**Written exercise**
Which lines in the listing below contain the word "closer"? Collect each of them and copy it out in full.

# start of Data

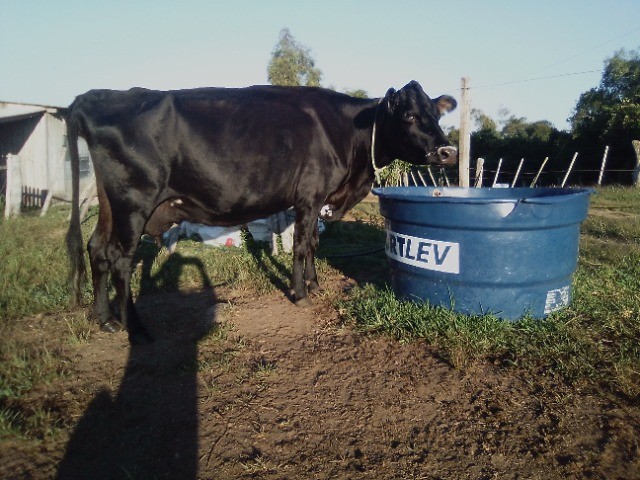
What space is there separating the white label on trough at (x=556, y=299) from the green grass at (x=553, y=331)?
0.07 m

# end of Data
# start of Data

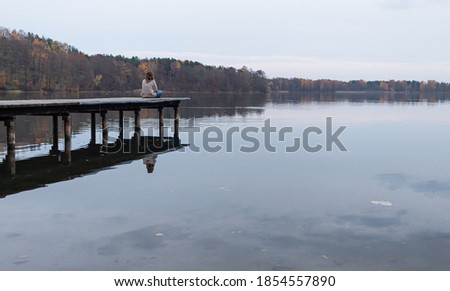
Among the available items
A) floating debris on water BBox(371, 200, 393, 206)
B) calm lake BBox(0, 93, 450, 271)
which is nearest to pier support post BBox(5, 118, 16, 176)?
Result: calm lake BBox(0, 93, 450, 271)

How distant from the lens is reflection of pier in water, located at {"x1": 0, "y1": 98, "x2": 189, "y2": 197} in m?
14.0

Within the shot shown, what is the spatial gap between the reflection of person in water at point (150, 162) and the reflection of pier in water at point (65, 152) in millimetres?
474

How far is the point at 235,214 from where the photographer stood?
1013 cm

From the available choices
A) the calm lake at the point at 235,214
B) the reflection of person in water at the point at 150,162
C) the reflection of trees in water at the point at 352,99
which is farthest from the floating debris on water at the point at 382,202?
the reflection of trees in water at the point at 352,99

# end of Data
# start of Data

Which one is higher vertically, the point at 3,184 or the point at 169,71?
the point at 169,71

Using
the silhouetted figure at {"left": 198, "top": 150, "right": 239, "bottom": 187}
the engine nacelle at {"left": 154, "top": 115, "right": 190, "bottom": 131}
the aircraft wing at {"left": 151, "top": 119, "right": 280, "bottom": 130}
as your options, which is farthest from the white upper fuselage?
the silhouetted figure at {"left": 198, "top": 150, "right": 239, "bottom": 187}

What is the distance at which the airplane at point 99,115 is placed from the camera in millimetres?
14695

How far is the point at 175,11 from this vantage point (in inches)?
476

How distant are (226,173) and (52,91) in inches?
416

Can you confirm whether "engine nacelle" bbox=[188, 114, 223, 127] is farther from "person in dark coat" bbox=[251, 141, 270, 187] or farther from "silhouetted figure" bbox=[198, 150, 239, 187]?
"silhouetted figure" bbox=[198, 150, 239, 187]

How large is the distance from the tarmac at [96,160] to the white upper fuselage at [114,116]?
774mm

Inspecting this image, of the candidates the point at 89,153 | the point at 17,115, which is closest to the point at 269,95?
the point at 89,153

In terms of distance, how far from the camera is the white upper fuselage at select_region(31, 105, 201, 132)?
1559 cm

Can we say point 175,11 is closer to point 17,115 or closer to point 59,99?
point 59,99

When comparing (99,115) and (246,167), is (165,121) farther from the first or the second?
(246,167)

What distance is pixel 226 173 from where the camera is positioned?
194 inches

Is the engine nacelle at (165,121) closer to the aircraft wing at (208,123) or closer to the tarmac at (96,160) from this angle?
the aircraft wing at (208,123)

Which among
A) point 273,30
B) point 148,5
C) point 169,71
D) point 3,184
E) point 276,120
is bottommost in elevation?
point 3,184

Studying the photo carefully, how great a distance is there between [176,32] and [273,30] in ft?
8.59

# end of Data

**The output**
Can we say point 175,11 is closer to point 17,115 or closer to point 59,99?
Is the engine nacelle at (165,121) closer to the aircraft wing at (208,123) or closer to the tarmac at (96,160) from this angle?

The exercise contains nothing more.